By Chris Bosak
The Hour, Norwalk, Conn.
WWR Article Summary (tl;dr) A new co-working hub has opened in New Milford, Connecticut. The opening follows a trend of co-working spaces launching in cities and suburbs across the country. “Makery Coworking” will allow entrepreneurs to interact with other business owners to exchange ideas, knowledge, and resources.
Makers, creators and entrepreneurs wanted.
Local businessman Tony Vengrove has opened Makery Coworking on Bank Street, where innovators will be able to rent space for a day or a year — or somewhere in between — to conduct business.
The two-story, 5,000-square-foot space offers small rooms for private phone conversations, a conference room for large groups, and collections of tables, straight-backed chairs and sofas where collaborative conversations, note-taking or deep thinking can take place.
“It’s for people who may be tired of working in isolation in their homes or meeting at a coffeehouse and want to add legitimacy to their operation,” Vengrove said. “But the most important thing is the community, people networking together. Everyone can have an office at home. This is a place to inspire and lift everyone up.”
Richard Portelance was one of the first entrepreneurs to join Makery Coworking. He runs two start-ups out of his house and keeps in touch with his colleagues mostly by phone.
“Working out of my house is fine but there’s a lack of stimulation,” Portelance said. “That human interaction really helps to develop ideas because you’re face-to-face, or inspired by conversation at the coffee machine with someone you haven’t met before. This building is a great creative space to brainstorm and do entrepreneurial work.”
Similar coworking spaces have started in other parts of Connecticut — including the Hackerspace run out of the Danbury Library — but Makery Coworking reflects Vengrove’s personality and his hopes for his hometown.
Vengrove first moved to New Milford in 1998 but then he and his wife Kate transplanted their family to Richmond, Va., when the local corporation Tony worked for was acquired in the wake of the 2008 recession.
He got involved in several efforts to spur that city’s start-up community, but Vengrove said he and Kate kept thinking about New Milford.
“I saw firsthand how the creative economy can revitalize a community and realized we could do all this entrepreneurial stuff in New Milford,” Vengrove said. “We were homesick for the fabric and the hills of Litchfield County and were troubled to hear about the challenges facing Connecticut. So we said, let’s go home to do our part to make the community and state better.”
They moved back to New Milford in 2013. Vengrove founded the marketing and strategy firm Miles Finch Innovation and began networking in the region and state with other innovators. Last summer, the space at 20 Bank St. became available.
New Milford officials are supportive of the new business.
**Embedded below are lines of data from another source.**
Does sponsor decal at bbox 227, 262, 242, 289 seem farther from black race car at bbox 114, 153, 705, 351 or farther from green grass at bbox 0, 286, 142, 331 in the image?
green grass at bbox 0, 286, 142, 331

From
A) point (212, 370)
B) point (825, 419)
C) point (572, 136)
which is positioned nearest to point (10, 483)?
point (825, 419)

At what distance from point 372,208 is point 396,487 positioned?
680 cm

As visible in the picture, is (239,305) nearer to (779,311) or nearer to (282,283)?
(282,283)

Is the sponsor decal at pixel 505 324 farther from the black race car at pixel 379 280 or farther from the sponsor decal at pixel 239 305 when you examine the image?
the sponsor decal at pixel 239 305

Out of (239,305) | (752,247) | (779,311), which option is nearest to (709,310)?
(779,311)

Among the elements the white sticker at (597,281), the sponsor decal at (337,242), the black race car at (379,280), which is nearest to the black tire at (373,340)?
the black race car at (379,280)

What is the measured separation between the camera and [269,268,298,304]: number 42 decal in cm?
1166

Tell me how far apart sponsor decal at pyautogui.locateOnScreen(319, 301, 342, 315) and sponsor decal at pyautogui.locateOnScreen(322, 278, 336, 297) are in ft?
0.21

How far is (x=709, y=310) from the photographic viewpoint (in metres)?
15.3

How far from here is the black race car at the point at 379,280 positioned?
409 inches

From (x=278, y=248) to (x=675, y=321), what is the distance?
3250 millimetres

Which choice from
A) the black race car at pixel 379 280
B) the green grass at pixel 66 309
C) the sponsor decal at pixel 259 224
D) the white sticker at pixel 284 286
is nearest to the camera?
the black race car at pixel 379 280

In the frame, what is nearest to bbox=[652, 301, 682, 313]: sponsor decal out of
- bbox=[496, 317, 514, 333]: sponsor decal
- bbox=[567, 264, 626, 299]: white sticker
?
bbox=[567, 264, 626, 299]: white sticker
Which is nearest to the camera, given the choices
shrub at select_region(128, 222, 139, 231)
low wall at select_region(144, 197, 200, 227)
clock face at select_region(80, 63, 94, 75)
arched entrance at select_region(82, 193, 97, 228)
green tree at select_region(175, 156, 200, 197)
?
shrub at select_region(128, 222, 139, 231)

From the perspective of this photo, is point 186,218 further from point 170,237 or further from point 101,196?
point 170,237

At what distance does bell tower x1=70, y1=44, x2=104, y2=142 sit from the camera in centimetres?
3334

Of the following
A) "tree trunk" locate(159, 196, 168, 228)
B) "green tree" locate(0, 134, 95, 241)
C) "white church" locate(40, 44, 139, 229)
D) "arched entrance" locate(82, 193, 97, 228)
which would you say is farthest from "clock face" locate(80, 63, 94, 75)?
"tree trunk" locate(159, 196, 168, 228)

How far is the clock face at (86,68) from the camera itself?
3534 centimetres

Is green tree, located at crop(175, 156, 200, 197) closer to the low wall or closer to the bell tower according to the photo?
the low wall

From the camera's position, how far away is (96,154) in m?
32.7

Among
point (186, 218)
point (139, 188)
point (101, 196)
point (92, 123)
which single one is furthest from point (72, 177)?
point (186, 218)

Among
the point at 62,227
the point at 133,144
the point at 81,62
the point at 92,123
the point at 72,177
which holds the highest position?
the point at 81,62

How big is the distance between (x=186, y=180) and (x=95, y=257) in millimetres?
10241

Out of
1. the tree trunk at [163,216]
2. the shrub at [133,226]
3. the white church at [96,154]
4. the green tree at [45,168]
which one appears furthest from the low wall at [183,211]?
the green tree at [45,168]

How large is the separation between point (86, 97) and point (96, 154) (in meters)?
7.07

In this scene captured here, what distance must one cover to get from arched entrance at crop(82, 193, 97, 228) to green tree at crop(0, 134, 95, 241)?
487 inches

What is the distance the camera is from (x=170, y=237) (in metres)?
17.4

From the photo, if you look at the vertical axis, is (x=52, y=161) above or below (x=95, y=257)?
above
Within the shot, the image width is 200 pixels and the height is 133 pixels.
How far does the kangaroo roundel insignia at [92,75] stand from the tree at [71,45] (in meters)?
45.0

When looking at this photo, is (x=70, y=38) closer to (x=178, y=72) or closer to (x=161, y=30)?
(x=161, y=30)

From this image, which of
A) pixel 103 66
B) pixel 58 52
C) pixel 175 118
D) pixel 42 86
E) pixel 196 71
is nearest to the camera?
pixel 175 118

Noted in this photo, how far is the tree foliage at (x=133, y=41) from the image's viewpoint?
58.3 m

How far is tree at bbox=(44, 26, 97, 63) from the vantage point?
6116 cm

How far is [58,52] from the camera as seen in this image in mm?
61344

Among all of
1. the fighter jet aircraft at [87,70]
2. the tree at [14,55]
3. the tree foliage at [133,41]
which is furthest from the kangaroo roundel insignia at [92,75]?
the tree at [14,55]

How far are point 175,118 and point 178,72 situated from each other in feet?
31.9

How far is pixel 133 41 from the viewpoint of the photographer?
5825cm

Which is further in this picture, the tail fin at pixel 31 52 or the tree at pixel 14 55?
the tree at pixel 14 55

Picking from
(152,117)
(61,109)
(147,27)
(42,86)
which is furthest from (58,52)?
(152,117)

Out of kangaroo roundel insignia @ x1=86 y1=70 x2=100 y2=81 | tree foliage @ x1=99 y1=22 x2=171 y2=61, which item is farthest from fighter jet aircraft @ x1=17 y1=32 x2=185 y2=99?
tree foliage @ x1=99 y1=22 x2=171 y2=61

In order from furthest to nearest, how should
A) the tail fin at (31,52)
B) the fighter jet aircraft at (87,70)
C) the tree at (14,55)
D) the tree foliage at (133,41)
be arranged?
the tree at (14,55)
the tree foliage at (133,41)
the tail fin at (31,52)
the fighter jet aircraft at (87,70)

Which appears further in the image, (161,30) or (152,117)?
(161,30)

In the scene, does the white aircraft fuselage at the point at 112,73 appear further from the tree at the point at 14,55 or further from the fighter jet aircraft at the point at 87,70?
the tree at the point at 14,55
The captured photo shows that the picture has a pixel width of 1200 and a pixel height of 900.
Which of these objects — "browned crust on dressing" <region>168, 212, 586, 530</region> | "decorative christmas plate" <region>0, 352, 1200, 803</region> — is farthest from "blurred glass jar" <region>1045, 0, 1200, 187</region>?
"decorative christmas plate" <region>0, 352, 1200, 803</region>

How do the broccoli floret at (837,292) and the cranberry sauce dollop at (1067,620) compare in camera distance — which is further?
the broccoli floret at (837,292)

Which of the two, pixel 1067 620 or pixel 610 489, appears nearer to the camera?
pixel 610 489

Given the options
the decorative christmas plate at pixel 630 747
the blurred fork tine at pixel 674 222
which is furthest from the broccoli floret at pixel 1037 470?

“This space combines the freedom that technology offers with a place to interact with other likeminded people and exchange ideas, knowledge, and resources so that a concept or home business can grow and thrive,” Mayor David Gronbach said. “I know that it will be a tremendous opportunity for the town and am excited to see it open.”
The Makery Coworking building, built in 1904, has been home to many retail outlets in the past several years. The most recent occupant was a pop-up store created by The Green Spot of New Milford. Vengrove asked the owners to leave behind some of their inventory to display on the many beautiful built-in shelves that adorn Makery’s perimeter walls.
“We’re excited to use our display cases to showcase the amazing works of local makers, creators and entrepreneurs,” Vengrove said. “A big part of our mission is to advocate for the startup community and we plan to actively blog about the impressive entrepreneurs that call the Northwest Corner home.”
Makery Coworking will offer several events during the year to encourage entrepreneurship and creative works of all kinds.
Vengrove said the space and its offerings will adapt based on the needs of the people who rent space there.
“I believe New Milford and the region is home to some of the most creative people in the state,” he said.